◆ Written request
Reproduce the part of the material that begins with the line containing "Time of clock at [262,5,322,65]: 10:00" and continues through the end of the material, without changing it. Leave the pictures out of your reproduction.

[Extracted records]
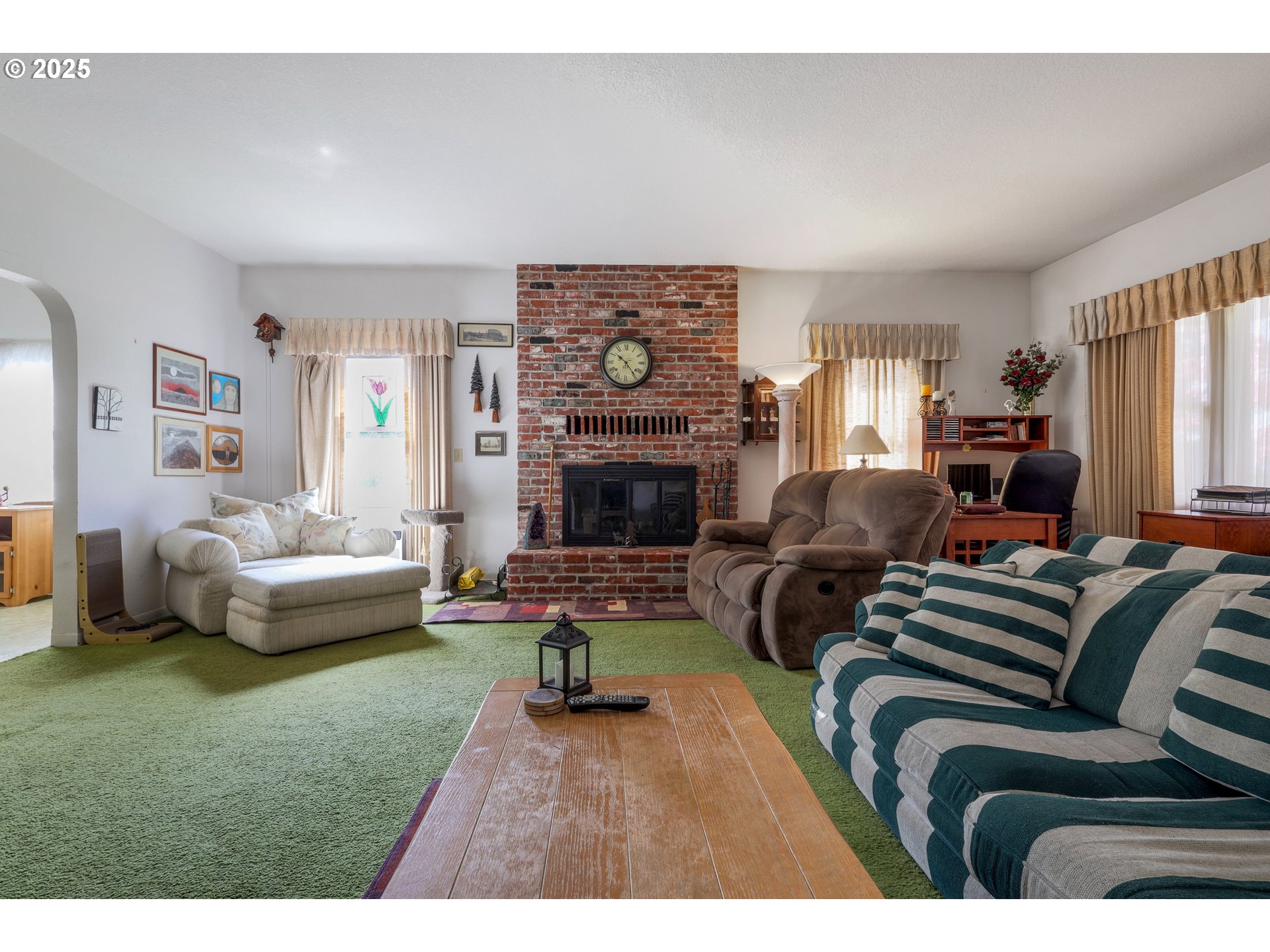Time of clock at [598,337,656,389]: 10:23
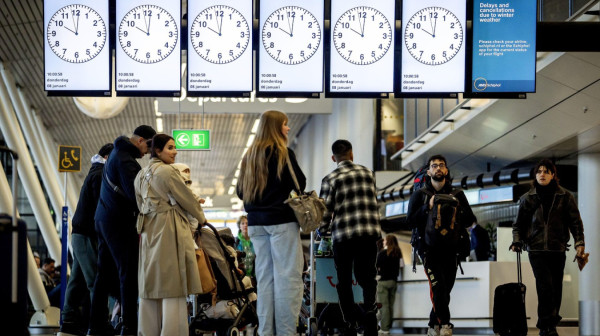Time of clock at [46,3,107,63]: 10:00
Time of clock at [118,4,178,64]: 10:00
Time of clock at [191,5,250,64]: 10:00
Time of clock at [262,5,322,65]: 10:00
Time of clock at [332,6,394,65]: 10:00
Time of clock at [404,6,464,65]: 10:00
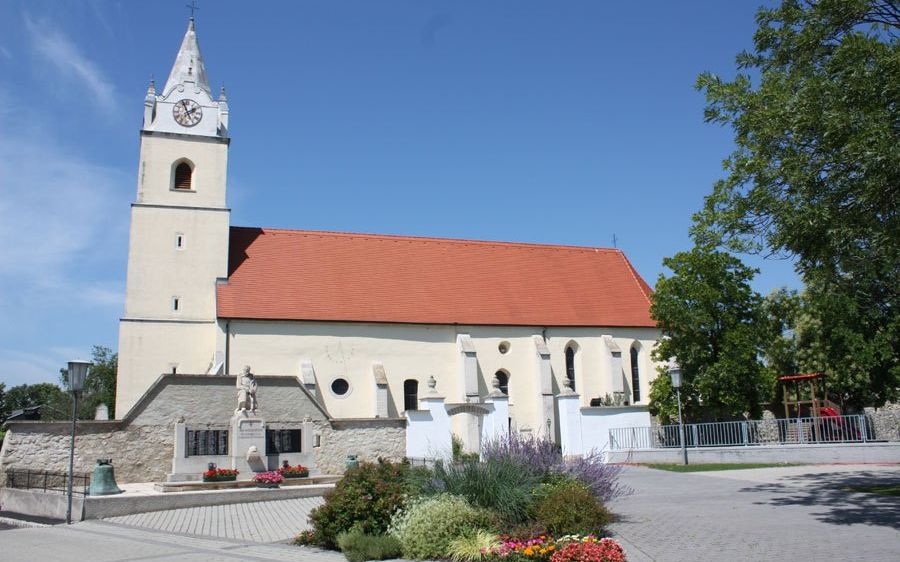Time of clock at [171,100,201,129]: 1:56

◆ Response to this exercise
Time of clock at [262,5,322,65]: 10:00
Time of clock at [332,6,394,65]: 10:00
Time of clock at [404,6,464,65]: 10:00
Time of clock at [171,100,201,129]: 1:56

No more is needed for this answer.